Dienstag saß ich noch beim Frühstück, als Frau Dr. Ziyang sich zu mir setzte und eine Tasse Kaffee bestellte, sie war ebenso gekleidet wie gestern am Tag und hatte ihre Haare auch wieder in einem Zopf gebändigt. Sie freue sich, mich zu sehen, sagte sie und wollte wissen, ob ich gut geschlafen hätte. Als ich das bejahte und ihr dieselbe Frage stellte, sagte sie plötzlich: „Mein Vorname ist Li-Ming, das bedeutet ‚Die Strahlende‘ und ich denke, wir kennen uns inzwischen gut genug, dass wir die förmliche Anrede lassen können.“ Da es in Amerika üblich ist, sich mit dem Vornamen zu siezen, wusste ich immer noch nicht, wie persönlich diese Worte gemeint waren, doch brav nannte ich meinen Vornamen Reinhard und buchstabierte ihn. Da spürte ich plötzlich ihre Zunge auf meinen Lippen.

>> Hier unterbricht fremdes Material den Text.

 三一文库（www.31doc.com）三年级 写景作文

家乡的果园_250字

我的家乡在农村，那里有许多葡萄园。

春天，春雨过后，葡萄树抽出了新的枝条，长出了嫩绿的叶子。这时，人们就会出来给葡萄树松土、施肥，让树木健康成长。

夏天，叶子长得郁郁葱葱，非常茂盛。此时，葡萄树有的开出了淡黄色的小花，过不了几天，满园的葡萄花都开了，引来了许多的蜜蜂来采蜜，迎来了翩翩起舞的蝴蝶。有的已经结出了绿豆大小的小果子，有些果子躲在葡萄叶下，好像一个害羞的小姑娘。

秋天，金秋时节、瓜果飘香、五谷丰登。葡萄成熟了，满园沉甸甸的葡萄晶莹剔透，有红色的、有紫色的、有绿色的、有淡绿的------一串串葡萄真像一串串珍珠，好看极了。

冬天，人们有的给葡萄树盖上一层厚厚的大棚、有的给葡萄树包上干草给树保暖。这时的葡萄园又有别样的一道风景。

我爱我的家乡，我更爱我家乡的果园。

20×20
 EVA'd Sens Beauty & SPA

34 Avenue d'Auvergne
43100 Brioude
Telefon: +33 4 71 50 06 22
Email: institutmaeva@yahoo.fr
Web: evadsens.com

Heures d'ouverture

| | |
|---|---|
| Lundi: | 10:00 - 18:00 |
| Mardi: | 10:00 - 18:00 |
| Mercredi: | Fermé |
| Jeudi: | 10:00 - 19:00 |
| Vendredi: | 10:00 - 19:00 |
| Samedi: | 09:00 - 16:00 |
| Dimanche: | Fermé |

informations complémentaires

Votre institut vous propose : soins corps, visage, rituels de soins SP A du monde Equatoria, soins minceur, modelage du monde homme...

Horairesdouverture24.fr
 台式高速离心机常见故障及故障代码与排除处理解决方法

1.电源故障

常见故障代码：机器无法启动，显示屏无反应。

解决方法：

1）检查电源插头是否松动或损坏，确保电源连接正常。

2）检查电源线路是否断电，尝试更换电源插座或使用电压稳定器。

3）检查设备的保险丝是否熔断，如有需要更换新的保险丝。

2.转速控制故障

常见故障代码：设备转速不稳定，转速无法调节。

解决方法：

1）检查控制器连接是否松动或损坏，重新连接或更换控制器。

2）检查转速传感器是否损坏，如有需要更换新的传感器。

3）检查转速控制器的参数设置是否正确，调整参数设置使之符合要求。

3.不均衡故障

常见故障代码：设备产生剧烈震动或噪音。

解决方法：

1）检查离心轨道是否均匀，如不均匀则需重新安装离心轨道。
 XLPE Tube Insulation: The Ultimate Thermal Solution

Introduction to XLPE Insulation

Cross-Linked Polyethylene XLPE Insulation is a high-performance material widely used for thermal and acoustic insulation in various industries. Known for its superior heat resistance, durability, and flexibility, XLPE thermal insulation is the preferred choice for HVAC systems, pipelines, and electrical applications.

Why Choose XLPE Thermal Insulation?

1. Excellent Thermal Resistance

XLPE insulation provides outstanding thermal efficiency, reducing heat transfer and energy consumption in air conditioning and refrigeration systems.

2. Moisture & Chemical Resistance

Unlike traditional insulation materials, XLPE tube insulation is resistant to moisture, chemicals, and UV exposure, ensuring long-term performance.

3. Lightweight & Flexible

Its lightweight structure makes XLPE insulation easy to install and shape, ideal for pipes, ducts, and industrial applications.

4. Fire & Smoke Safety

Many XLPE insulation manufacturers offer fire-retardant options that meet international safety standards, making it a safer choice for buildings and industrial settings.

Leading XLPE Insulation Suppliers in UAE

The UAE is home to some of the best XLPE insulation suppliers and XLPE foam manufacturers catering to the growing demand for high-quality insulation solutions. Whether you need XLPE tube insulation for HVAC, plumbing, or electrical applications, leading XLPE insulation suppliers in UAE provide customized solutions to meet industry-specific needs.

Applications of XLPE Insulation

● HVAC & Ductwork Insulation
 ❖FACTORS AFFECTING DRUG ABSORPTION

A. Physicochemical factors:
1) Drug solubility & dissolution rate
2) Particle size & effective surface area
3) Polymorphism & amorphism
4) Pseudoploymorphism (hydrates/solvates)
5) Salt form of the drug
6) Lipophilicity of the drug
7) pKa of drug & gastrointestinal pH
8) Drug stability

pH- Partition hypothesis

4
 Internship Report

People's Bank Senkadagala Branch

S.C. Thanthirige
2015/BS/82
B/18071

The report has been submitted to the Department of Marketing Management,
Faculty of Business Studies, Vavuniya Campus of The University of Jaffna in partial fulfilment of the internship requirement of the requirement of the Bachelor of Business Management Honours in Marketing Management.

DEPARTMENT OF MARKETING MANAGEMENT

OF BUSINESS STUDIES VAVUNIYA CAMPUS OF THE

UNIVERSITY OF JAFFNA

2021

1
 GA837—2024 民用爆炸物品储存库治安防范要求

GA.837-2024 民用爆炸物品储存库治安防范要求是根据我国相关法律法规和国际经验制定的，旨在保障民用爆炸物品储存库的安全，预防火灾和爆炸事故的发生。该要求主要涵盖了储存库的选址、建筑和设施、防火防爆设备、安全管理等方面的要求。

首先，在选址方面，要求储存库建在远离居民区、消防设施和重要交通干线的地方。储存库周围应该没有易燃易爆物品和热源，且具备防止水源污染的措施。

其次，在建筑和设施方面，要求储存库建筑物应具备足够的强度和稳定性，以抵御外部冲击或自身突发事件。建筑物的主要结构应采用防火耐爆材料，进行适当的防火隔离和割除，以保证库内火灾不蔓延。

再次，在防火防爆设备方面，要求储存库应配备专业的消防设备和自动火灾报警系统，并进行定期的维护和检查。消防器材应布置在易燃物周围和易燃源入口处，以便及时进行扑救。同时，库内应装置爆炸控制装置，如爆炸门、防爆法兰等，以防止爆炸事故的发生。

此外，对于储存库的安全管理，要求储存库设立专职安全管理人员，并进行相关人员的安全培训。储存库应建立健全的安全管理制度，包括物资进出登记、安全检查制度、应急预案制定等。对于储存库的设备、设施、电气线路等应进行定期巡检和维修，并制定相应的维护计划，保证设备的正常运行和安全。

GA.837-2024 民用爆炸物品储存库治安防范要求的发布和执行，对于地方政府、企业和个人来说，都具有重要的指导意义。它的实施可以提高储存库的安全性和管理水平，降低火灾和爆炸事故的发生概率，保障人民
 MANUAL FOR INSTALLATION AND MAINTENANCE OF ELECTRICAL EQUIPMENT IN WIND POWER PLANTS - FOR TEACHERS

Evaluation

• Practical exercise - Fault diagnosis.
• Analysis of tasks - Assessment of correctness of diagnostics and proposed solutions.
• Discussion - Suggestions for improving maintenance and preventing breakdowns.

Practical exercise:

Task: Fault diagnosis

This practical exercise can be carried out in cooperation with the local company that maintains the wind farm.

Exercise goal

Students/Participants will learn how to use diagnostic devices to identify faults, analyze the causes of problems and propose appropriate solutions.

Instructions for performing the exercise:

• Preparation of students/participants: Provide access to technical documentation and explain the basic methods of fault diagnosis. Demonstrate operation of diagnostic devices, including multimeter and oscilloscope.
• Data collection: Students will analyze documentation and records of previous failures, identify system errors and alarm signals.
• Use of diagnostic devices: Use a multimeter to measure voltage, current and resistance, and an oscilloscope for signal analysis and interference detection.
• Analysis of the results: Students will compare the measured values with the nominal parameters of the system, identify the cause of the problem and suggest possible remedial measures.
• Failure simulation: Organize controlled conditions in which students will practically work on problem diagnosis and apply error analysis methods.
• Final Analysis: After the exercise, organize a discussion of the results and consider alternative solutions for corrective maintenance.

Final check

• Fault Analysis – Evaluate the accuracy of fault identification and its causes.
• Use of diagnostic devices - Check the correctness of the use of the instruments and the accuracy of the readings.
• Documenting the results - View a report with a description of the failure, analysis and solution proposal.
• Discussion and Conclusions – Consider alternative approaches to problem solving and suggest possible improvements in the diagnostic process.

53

Diesmal wollte ich mich nicht damit zufriedengeben und stieß ihr meine Zunge zwischen die Lippen, die sie willig öffnete und mit ihrer Zunge antwortete, doch dann gab sie meinen Mund frei und sagte: „Please be patient, we have to drive, otherwise we will be late.“ Immerhin war mir klar, dass wir jetzt wohl beim „Du“ angekommen waren und dass ein Mehr anscheinend denkbar war, obwohl ich keine Ahnung hatte, wie es weitergehen würde. Ich konnte nur auf den Abend warten, denn inzwischen hatten wir das Vorlesungsgebäude erreicht und mussten bald in einiger Entfernung voneinander sitzen, sie am Vorstandstisch und ich im Hörsaal bei den Zuhörern.
Nach der Begrüßung der Teilnehmer und einem Dank, dass sie sich für dieses Symposium Zeit genommen hätten, stellte Dr. Saurach die beiden chinesischen Wissenschaftler als bekannte Professoren der TCM-Universität in Peking und ausgewiesene Experten auf dem Gebiet der weltweit bekannten chinesischen Heilkunde vor. „Als Ärzte und Medizinwissenschaftler haben wir die Plicht, unseren Patienten die besten Möglichkeiten zur Heilung ihrer Leiden zu bieten und dürfen kein Teilgebiet nur deshalb ignorieren, weil unsere Ausbildung es uns nicht nahegebracht hat oder es aus einem anderen Erdteil kommt. Deshalb habe ich diese beiden Herren gebeten, uns einen Einblick in ihr Fachgebiet zu geben.